• **Set of tasks**
(1) In the thread on HTML and XHTML leniency:
(a) Which pattern does showerst say he "really vehemently" disagrees with?
(b) What kind of error page does mort96 recall being met with back when XHTML was somewhat hyped?
(c) According to chowells, what does HTML 5 specify for every byte sequence?
(2) Continue the thread on HTML and XHTML leniency, starting after its last sentence.

• **Exercise passage**

UI vs. API. vs. UAI (opens in new tab)

(joshbeckman.org)

87 pointsbckmn10mo ago53 comments

53 comments

32 comments · 9 top-level

showerst10mo ago· 13 in thread

I really vehemently disagree with the 'feedforward, tolerance, feedback' pattern.

Protocols and standards like HTML built around "be liberal with what you accept" have turned out to be a real nightmare. Best-guessing the intent of your caller is a path to subtle bugs and behavior that's difficult to reason about.

If the LLM isn't doing a good job calling your api, then make the LLM get smarter or rebuild the api, don't make the API looser.

mort9610mo ago

I'm not sure it's possible to have a technology that's user-facing with multiple competing implementations, and not also, in some way, "liberal in what it accepts".

Back when XHTML was somewhat hype and there were sites which actually used it, I recall being met with a big fat "XML parse error" page on occasion. If XHTML really took off (as in a significant majority of web pages were XHTML), those XML parse error pages would become way more common, simply because developers sometimes write bugs and many websites are server-generated with dynamic content. I'm 100% convinced that some browser would decide to implement special rules in their XML parser to try to recover from errors. And then, that browser would have a significant advantage in the market; users would start to notice, "sites which give me an XML Parse Error in Firefox work well in Chrome, so I'll switch to Chrome". And there you have the exact same problem as HTML, even though the standard itself is strict.

The magical thing of HTML is that they managed to make a standard, HTML 5, which incorporates most of the special case rules as implemented by browsers. As such, all browsers would be lenient, but they'd all be lenient in the same way. A strict standard which mandates e.g "the document MUST be valid XML" results in implementations which are lenient, but they're lenient in different ways.

HTML should arguably have been specified to be lenient from the start. Making a lenient standard from scratch is probably easier than trying to standardize commonalities between many differently-lenient implementations of a strict standard like what HTML had to do.

chowells10mo ago

Are you aware of HTML 5? Fun fact about it: there's zero leniency in it. Instead, it specifies a precise semantics (in terms of parse tree) for every byte sequence. Your parser either produces correct output or is wrong. This is the logical end point of being lenient in what you accept - eventually you just standardize everything so there is no room for an implementation to differ on.

The only difference between that and not being lenient in the first place is a whole lot more complex logic in the specification.

1 more reply

lucideer10mo ago

History has gone the way it went & we have HTML now, there's not much point harking back, but I still find it very odd that people today - with the wisdom of foresight - believe that the world opting for HTML & abandoning XHTML was the sensible choice. It seems odd to me that it's not seen as one of those "worse winning out" stories in the history of technology, like betamax.

The main argument about XHTML not being "lenient" always centred around client UX of error display - Chrome even went on to actually implement a user-friendly partial-parse/partial-render handling of XHTML files that literally solved everyone's complaints via UI design without any spec changes but by this stage it was already too late.

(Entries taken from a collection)
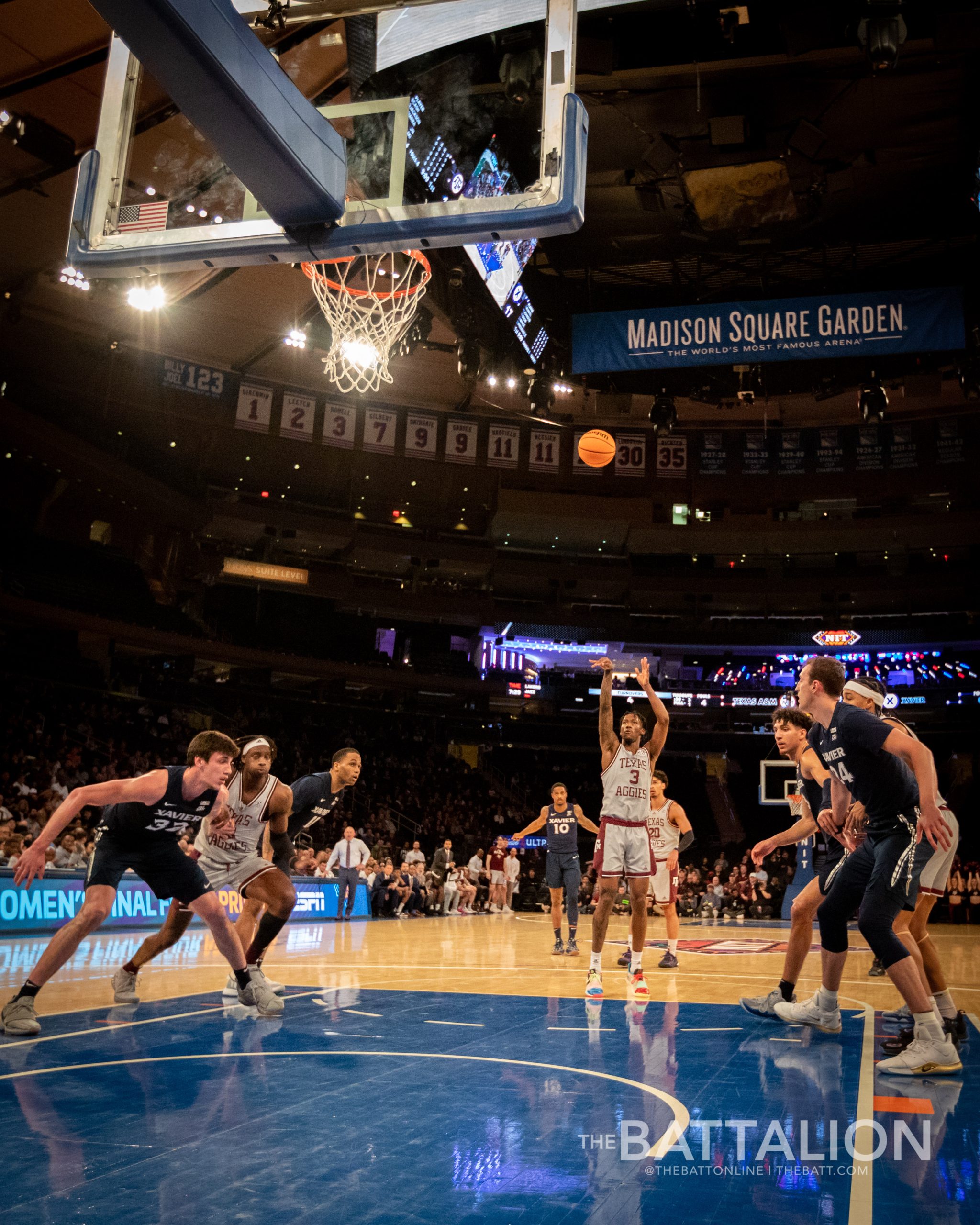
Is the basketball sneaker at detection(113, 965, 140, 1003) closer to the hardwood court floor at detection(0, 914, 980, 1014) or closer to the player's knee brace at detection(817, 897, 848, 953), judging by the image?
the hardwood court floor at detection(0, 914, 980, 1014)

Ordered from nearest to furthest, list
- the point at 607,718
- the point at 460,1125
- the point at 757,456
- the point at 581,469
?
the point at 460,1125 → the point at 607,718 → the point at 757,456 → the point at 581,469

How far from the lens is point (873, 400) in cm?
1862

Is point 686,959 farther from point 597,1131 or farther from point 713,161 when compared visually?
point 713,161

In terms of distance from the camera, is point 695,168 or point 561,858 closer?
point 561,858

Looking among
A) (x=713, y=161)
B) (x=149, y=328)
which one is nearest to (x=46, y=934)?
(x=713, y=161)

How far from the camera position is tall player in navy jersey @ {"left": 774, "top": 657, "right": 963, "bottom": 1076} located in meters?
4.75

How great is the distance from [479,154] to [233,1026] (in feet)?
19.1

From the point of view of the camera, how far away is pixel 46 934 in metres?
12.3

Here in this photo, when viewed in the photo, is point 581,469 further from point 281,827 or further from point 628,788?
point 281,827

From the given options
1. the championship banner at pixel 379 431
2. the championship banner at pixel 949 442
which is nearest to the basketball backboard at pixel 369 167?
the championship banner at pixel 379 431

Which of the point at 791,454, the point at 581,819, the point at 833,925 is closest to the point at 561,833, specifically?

• **Task-by-task outputs**
(1)
(a) The 'feedforward, tolerance, feedback' pattern.
(b) A big fat "XML parse error" page.
(c) A precise semantics, in terms of parse tree.

(2)
The whole story of why we went with HTML is somewhat hilarious: 1 guy wrote an ill informed blog post bitching about XHTML, generated a lot of hype, made zero concrete proposals to solve its problems, & then somehow convinced major browser makers (his current & former employers) to form an undemocratic rival group to the W3C, in which he was appointed dictator. An absolutely bizarre story for the ages, I do wish it was documented better but alas most of the resources around it were random dev blogs that link rotted.

1 more reply

com2kid10mo ago

> I recall being met with a big fat "XML parse error" page on occasion. If XHTML really took off (as in a significant majority of web pages were XHTML), those XML parse error pages would become way more common

Except JSX is being used now all over the place and JSX is basically the return of XHTML! JSX is an XML schema with inline JavaScript.

The difference now days is all in the tooling. It is either precompiled (so the devs see the error) or generated on the backend by a proper library and not someone YOLOing PHP to super glue strings together, as per how dynamic pages were generated in the glory days of XHTML.

We basically got full circle back to XHTML, but with a lot more complications and a worse user experience!

2 more replies

JimDabell10mo ago

> If XHTML really took off (as in a significant majority of web pages were XHTML), those XML parse error pages would become way more common

This is not true because you are imagining a world with strict parsing but where people are still acting as though they have lax parsing. In reality, strict parsing changes the incentives and thus people’s behaviour.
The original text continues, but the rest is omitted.